Reflexivity statement
The team included three internal medicine physicians (JS, MC, IB) with extensive experience in teaching and research, two (MC, IB) of whom are trained in medical education and well-acquainted with the program and its instructional methods, as well as one researcher (TD) and one research coordinator (LB). Throughout the study, we engaged as a group in periodic discussions. We kept a logbook of meeting reports and decisions made, as well as new thoughts arising during our data analysis that could later be shared with the team to ensure a nuanced and balanced interpretation of the data.
Results
Nine focus groups with the different stakeholders gathered their field-based perspective about students’ CR development within a LU-IW (see Table 1).
Table 1
Number of groups and participants by stakeholders.

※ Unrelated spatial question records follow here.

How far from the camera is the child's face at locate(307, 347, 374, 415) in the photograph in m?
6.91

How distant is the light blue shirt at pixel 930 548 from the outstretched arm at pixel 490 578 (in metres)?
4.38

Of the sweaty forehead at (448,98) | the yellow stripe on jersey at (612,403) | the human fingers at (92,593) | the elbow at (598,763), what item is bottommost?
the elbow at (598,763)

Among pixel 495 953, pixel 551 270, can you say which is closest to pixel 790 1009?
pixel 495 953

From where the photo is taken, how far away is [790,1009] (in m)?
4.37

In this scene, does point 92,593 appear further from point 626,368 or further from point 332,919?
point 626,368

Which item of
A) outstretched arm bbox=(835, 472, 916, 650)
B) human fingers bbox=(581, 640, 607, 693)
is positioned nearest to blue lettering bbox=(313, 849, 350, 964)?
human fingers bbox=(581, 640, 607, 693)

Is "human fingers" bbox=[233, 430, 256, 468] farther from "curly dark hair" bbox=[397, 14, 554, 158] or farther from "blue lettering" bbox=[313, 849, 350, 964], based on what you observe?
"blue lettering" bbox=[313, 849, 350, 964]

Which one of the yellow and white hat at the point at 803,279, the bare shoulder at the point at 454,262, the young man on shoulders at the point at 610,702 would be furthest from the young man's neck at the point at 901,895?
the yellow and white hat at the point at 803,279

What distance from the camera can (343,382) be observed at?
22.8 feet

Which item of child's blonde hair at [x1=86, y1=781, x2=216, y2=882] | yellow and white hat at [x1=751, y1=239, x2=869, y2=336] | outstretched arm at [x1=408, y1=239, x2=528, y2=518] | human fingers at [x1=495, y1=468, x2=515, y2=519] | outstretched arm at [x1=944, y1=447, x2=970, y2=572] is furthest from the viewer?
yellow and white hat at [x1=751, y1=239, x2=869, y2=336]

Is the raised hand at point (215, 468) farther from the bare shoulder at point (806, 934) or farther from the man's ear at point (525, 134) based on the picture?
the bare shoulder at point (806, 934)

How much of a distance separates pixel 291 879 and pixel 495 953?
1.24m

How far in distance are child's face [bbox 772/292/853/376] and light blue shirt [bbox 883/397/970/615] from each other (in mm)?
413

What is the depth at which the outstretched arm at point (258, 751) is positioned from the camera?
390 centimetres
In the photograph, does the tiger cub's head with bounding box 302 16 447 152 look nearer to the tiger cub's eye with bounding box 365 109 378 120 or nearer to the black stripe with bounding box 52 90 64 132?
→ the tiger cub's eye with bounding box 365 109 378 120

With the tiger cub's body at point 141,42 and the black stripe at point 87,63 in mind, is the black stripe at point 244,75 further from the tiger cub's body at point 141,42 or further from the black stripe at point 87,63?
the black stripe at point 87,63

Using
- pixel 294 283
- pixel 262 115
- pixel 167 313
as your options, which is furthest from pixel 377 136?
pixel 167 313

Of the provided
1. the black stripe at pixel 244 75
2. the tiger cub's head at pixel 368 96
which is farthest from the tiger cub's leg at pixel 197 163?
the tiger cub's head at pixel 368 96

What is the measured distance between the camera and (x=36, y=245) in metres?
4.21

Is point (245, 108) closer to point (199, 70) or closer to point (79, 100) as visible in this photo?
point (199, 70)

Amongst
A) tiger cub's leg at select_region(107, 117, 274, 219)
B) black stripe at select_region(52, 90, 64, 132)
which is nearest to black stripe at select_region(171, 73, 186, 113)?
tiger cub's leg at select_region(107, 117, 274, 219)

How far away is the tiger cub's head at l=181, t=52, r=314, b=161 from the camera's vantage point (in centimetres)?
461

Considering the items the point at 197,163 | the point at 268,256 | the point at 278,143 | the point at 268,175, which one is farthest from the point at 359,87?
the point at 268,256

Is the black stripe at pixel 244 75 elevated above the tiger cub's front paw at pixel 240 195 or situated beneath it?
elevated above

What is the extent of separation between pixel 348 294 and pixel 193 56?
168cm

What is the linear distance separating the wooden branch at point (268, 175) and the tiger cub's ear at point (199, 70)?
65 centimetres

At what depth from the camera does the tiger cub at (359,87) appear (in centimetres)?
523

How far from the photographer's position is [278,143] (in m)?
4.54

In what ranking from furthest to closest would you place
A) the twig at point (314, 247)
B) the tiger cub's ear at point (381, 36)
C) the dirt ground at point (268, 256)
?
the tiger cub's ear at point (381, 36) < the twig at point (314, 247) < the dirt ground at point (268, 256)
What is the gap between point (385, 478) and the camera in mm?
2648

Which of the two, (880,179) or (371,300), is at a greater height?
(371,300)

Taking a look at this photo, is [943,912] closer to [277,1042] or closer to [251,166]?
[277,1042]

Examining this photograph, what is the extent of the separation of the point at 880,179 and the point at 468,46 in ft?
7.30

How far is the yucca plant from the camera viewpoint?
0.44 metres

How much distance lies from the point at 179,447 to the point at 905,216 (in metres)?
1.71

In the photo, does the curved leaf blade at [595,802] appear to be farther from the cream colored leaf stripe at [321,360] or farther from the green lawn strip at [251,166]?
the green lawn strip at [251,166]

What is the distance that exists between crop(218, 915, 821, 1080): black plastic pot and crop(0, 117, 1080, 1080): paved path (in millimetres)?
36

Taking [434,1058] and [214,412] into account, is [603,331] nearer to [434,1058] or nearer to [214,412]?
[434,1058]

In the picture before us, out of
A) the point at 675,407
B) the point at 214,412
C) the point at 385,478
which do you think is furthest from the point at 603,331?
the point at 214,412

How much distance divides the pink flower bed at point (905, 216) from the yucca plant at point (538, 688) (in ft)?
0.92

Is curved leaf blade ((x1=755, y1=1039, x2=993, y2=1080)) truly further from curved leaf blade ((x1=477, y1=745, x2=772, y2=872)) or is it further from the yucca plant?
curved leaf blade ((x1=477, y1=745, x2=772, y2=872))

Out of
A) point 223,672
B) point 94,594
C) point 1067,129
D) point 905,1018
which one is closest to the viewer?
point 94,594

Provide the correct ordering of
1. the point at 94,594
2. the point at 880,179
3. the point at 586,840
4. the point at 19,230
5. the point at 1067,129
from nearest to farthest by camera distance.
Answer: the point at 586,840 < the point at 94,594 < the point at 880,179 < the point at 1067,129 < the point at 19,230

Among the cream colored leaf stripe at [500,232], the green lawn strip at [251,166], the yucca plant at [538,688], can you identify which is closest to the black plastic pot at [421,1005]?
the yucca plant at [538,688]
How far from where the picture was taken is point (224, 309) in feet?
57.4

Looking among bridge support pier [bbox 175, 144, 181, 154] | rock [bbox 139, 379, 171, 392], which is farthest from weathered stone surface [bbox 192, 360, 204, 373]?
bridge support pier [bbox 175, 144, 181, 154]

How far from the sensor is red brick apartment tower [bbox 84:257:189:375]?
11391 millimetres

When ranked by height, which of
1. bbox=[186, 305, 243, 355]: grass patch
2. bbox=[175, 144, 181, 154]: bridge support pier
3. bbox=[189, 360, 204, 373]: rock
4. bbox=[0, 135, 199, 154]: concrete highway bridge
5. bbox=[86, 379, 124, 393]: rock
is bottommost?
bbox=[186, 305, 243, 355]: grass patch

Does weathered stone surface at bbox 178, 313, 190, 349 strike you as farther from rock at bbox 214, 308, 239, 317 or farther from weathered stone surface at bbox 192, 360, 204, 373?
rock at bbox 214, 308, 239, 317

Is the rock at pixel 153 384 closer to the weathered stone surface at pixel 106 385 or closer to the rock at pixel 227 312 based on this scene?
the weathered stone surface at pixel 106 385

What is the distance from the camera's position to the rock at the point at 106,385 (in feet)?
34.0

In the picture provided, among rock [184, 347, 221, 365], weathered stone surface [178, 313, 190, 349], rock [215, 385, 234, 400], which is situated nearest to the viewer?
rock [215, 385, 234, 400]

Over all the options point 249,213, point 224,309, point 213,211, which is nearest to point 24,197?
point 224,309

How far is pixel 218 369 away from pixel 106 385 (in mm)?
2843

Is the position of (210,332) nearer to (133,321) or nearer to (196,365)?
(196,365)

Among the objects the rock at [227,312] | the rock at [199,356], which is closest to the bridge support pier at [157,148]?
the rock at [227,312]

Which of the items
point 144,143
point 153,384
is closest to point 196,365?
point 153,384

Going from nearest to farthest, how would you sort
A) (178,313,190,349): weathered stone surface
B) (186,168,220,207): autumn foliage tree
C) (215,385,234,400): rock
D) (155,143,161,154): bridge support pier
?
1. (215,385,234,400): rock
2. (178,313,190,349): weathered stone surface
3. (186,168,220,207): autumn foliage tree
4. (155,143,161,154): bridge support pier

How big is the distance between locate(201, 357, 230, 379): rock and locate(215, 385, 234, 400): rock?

| GROUPS | n OF GROUPS; n OF PARTICIPANTS |
|---|---|
| Curriculum designers | 1 group; 5 |
| Teachers involved in the LU | 3 groups; 5, 3, 2 |
| Teachers involved in the IW | 2 groups; 3, 2 |
| Medical students | 3 groups; 5, 3, 2 |
The following section presents four overarching themes identified in the focus group discussions from the perspectives of designers, students, and teachers: 1) Global coherence of the curriculum around the development of CR; 2)Interdisciplinary integration to enhance CR development; 3) Cognitive load of students and constant time constraints; 4) Active teaching methods that promote the development of CR. The first three themes are closely tied to how the overall organization of the CR curriculum was perceived and experienced, and the last one is related to the teaching strategies and methods.
A first theme was Global coherence of the curriculum around the development of CR. Clinical presentations provide the curriculum’s structural framework and inform the organization of each LU and IW. Participants perceived that clinical problems form the basis of the curriculum design (“Everything is based on clinical cases” [Designer2]), and the sequence of the clinical cases is meticulously planned according to the knowledge to be acquired, progressing in complexity and realism. According to designers and teachers, this progression enables a gradual and relevant enrichment of knowledge that is immediately applicable to CR. “It really allows us to add new layers of paint. And since it comes back again, you can really feel it being reactivated. I don’t have the kind of memory that retains things unless they’re anchored somehow — either with a patient or with something concrete. So I find that really helpful in itself.” (Student3–3)
Designers and students noted that the use of clinical vignettes facilitated understanding of basic sciences within their context, provided explanations for clinical elements, enhanced retention, and allowed the direct application of basic sciences in diagnosis and management.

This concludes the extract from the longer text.